---------- Input for this task ----------

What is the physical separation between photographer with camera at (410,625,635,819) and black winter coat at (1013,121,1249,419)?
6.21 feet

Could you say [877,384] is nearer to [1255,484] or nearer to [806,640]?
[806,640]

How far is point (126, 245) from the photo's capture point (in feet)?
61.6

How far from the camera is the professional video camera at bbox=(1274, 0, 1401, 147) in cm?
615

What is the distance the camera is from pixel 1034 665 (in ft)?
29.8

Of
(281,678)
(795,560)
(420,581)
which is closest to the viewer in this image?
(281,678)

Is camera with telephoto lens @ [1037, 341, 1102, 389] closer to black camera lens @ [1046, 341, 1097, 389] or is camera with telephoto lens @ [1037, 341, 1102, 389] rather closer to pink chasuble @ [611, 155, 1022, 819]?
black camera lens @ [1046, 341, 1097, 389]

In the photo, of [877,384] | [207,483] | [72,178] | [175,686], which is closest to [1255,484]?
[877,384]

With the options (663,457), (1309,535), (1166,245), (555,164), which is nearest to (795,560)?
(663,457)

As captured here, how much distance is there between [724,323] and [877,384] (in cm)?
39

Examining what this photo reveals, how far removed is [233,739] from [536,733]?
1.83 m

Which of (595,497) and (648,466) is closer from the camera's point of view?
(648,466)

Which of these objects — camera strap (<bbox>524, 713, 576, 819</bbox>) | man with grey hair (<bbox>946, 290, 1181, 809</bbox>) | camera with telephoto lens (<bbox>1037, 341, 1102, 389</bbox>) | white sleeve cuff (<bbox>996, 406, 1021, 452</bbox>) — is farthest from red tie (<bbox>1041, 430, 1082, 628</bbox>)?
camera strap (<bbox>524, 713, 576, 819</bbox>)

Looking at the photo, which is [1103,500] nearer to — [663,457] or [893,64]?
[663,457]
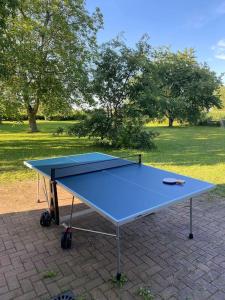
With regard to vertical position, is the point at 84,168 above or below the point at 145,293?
above

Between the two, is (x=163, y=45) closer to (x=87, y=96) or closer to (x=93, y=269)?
(x=87, y=96)

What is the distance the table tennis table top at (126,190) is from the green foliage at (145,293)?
84cm

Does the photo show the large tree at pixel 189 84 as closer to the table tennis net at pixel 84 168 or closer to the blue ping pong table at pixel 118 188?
the table tennis net at pixel 84 168

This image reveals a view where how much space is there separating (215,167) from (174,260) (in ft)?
18.7

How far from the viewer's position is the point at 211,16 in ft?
45.0

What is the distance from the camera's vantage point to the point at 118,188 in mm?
3158

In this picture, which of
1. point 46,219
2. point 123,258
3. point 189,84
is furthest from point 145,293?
point 189,84

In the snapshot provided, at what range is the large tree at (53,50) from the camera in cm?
1270

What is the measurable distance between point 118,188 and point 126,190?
0.43 ft

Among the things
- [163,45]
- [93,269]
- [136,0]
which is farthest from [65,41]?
[163,45]

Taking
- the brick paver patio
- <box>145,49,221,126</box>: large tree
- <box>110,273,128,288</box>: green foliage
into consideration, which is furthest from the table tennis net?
<box>145,49,221,126</box>: large tree

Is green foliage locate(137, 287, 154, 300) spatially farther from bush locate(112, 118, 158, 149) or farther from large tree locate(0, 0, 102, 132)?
large tree locate(0, 0, 102, 132)

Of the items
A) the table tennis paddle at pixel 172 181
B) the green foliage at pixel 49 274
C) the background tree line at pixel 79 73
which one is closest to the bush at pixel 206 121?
the background tree line at pixel 79 73

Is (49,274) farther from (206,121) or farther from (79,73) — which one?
(206,121)
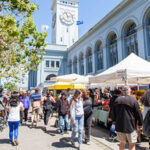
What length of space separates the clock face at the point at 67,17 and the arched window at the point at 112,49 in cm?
3429

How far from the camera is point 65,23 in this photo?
178 ft

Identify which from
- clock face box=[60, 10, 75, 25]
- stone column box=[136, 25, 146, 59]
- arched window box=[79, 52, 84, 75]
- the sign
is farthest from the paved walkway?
clock face box=[60, 10, 75, 25]

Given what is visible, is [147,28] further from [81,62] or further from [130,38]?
[81,62]

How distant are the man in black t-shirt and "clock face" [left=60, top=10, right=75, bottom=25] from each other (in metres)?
53.6

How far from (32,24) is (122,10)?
1420 cm

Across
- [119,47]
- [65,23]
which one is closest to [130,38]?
[119,47]

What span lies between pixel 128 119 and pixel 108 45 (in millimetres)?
20776

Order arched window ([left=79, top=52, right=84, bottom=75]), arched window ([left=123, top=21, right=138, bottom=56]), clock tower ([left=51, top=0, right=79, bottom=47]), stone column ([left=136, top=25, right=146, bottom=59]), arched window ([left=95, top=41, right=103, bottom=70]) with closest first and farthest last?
1. stone column ([left=136, top=25, right=146, bottom=59])
2. arched window ([left=123, top=21, right=138, bottom=56])
3. arched window ([left=95, top=41, right=103, bottom=70])
4. arched window ([left=79, top=52, right=84, bottom=75])
5. clock tower ([left=51, top=0, right=79, bottom=47])

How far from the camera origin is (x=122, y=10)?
19.6 m

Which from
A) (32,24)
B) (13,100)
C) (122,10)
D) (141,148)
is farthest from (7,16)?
(122,10)

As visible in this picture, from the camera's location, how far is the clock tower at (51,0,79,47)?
53088 millimetres

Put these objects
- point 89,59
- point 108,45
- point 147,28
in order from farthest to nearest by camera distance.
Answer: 1. point 89,59
2. point 108,45
3. point 147,28

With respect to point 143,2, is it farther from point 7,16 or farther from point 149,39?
point 7,16

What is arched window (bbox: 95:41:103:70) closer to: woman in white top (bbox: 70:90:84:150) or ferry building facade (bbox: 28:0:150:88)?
ferry building facade (bbox: 28:0:150:88)
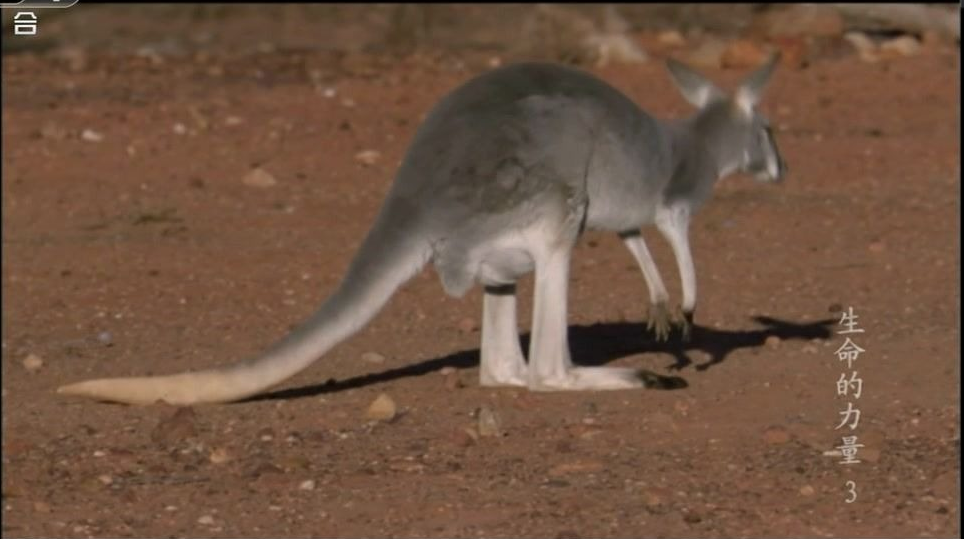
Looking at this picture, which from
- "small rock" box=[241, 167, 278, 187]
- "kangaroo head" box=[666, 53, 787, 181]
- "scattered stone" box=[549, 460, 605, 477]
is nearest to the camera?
"scattered stone" box=[549, 460, 605, 477]

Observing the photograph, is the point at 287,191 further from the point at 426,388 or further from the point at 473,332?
the point at 426,388

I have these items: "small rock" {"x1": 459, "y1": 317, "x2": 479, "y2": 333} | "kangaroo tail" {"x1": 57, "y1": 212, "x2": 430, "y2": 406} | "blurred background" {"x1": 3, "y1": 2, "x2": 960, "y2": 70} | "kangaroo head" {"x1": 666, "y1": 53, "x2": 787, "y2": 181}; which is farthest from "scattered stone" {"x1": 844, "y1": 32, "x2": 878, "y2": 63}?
"kangaroo tail" {"x1": 57, "y1": 212, "x2": 430, "y2": 406}

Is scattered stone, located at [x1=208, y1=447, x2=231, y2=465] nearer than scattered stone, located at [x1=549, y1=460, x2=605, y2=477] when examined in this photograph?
No

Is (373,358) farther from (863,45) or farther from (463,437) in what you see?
(863,45)

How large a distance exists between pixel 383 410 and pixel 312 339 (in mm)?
426

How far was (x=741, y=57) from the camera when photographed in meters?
12.4

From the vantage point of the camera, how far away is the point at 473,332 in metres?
7.66

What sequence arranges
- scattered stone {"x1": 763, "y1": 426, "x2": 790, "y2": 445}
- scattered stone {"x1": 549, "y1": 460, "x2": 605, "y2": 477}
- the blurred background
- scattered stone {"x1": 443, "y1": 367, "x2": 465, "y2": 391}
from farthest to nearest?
the blurred background < scattered stone {"x1": 443, "y1": 367, "x2": 465, "y2": 391} < scattered stone {"x1": 763, "y1": 426, "x2": 790, "y2": 445} < scattered stone {"x1": 549, "y1": 460, "x2": 605, "y2": 477}

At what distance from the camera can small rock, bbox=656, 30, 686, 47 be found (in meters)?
13.6

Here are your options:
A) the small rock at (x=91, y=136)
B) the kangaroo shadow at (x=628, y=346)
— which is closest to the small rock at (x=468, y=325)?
the kangaroo shadow at (x=628, y=346)

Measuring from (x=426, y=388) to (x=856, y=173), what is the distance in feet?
12.8

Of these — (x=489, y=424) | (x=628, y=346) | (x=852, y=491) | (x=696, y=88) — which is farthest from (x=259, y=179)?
(x=852, y=491)

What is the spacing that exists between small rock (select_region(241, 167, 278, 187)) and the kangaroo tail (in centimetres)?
379

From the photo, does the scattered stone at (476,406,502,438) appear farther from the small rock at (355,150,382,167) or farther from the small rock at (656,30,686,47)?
the small rock at (656,30,686,47)
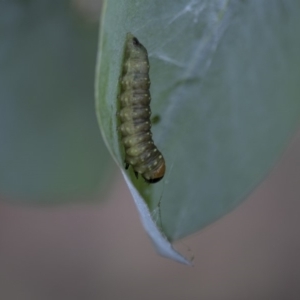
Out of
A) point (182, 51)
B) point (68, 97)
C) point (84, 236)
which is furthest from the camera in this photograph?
point (84, 236)

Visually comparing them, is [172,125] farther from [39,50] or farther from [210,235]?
[210,235]

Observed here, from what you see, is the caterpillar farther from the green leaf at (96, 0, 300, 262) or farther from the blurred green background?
the blurred green background

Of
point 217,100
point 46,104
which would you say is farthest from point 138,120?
point 46,104

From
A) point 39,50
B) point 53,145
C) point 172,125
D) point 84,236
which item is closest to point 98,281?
point 84,236

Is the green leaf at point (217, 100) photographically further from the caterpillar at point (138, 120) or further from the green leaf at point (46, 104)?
the green leaf at point (46, 104)

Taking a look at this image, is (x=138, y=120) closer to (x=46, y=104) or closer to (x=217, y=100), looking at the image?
(x=217, y=100)

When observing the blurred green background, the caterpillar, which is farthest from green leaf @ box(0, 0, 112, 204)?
the blurred green background
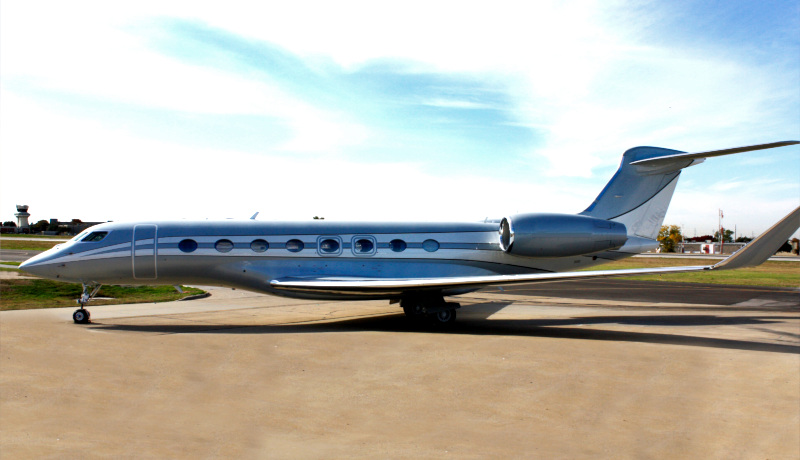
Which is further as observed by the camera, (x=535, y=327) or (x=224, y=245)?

----------

* Given task
Repeat exactly the lines from the one containing "Is the green" to the last line of the records above, including both, and leave out any pictures.

* Answer
Is the green leaf at point (217, 100) photographically further from the caterpillar at point (138, 120) or further from the green leaf at point (46, 104)?
the green leaf at point (46, 104)

Taking a look at this image, is (x=138, y=120) closer to (x=46, y=104) or closer to (x=217, y=100), looking at the image?
(x=217, y=100)

When observing the blurred green background, the caterpillar, which is farthest from green leaf @ box(0, 0, 112, 204)?
the blurred green background
Which is further as observed by the camera, (x=535, y=327) or (x=224, y=245)?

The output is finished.